K-Doping of Graphitic Carbon Nitride: A Pathway for Highly Efficient Photocatalytic Synthesis of Hydrogen Peroxide

Abstract

The photocatalytic synthesis of hydrogen peroxide (H₂O₂) has emerged as a promising alternative to the energy-intensive anthraquinone process. Among various photocatalysts, graphitic carbon nitride (g-C₃N₄), as a metal-free semiconductor with visible-light responsiveness, has demonstrated exceptional potential for the selective production of H₂O₂. In this work, a K-modified g-C₃N₄ photocatalyst (KCN) was facilely synthesized via a secondary calcination method using potassium chloride (KCl) as the doping precursor.
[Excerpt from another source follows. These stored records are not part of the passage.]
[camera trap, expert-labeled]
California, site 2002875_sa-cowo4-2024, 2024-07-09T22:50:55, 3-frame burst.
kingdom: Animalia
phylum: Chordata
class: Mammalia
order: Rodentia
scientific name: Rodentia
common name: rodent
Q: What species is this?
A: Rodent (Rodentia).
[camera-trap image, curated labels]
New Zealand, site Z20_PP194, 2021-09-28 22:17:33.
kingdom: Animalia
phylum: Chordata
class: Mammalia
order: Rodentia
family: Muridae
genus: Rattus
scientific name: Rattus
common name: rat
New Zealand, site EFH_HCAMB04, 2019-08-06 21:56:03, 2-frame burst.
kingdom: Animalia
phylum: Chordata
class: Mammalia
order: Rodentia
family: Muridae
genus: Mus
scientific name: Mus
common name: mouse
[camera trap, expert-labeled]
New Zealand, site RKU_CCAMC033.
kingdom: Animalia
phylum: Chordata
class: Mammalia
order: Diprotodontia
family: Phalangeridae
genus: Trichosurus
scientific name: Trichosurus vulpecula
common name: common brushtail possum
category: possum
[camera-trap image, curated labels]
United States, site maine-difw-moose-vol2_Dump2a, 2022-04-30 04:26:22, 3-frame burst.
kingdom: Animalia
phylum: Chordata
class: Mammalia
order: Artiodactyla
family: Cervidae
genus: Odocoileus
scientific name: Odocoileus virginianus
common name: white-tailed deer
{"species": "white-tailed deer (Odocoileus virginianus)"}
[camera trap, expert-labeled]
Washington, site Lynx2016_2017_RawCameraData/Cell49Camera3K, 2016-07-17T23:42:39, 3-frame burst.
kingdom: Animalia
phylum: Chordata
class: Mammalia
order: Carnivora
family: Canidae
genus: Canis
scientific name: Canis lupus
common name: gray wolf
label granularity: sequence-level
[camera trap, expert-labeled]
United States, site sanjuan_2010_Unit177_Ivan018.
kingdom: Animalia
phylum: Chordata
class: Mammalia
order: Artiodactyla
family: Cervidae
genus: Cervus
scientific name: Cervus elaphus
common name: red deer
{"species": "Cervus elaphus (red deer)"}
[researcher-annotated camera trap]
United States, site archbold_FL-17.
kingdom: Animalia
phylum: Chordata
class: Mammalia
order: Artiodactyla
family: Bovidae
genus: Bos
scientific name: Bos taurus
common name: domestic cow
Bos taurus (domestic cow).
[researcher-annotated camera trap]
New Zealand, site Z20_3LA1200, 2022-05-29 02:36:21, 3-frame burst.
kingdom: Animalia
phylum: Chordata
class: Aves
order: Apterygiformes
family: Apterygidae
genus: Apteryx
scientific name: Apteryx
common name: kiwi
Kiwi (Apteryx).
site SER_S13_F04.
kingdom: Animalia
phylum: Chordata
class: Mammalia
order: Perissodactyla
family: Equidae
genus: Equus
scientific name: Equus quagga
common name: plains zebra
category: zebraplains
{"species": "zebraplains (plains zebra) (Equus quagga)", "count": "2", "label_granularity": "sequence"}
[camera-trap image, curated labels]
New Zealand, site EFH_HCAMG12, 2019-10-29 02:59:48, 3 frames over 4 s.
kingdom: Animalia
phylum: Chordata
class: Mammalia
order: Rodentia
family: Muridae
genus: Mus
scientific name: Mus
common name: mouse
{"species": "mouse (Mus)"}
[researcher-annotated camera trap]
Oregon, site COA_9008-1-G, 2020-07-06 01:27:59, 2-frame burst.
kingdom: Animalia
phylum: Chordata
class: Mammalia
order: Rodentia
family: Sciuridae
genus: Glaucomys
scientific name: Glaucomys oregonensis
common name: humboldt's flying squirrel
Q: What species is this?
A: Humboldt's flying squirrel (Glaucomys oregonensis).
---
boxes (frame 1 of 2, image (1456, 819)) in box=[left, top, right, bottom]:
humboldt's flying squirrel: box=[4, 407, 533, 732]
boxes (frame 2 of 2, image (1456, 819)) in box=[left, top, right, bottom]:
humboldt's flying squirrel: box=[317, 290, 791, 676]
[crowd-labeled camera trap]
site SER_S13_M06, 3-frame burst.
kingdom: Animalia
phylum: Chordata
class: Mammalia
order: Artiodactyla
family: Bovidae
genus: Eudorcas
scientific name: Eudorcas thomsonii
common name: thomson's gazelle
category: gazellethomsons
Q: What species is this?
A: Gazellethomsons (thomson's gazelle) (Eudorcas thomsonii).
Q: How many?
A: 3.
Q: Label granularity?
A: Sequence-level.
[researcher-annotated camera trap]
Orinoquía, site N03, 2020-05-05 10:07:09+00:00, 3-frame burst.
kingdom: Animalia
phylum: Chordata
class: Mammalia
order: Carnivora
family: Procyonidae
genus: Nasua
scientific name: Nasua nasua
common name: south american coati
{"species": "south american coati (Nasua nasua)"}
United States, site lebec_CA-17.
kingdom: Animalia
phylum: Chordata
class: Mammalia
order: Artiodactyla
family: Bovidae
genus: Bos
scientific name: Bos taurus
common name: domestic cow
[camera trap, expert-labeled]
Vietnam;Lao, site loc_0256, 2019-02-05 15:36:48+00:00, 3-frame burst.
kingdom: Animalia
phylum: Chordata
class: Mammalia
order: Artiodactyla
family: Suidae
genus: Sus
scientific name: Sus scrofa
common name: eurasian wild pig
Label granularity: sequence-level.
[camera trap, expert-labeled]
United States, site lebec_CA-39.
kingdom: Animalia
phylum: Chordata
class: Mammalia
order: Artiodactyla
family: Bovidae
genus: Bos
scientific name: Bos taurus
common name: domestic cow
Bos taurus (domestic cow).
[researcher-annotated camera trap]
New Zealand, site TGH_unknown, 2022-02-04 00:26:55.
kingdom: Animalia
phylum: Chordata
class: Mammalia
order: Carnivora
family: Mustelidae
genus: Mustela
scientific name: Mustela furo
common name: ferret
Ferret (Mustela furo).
The optimized sample KCN-6 exhibited remarkable H₂O₂ generation activity, achieving a production rate of 409.4 μmol·g^–1·h^–1 in a 10% ethanol solution, an 8-fold enhancement compared to that of pristine g-C₃N₄. Subsequently, a cyclic test was conducted, and its performance remained at 90% after five cycles. At the same time, the H₂O₂ yield further increased to 818.9 μmol·g^–1·h^–1 under sunlight irradiation, highlighting its practical applicability. The superior performance stems from the synergistic effect of K incorporation and modification of cyano groups, which narrows the band gap, broadens light absorption, and facilitates charge-carrier separation. Based on the detection of active species, a plausible mechanism involving a two-step single-electron-transfer pathway was proposed. This study elucidates that K incorporation can modulate the photophysical properties and charge-transfer dynamics, offering valuable insights for designing high-performance, solar-driven photocatalytic systems for sustainable H₂O₂ production.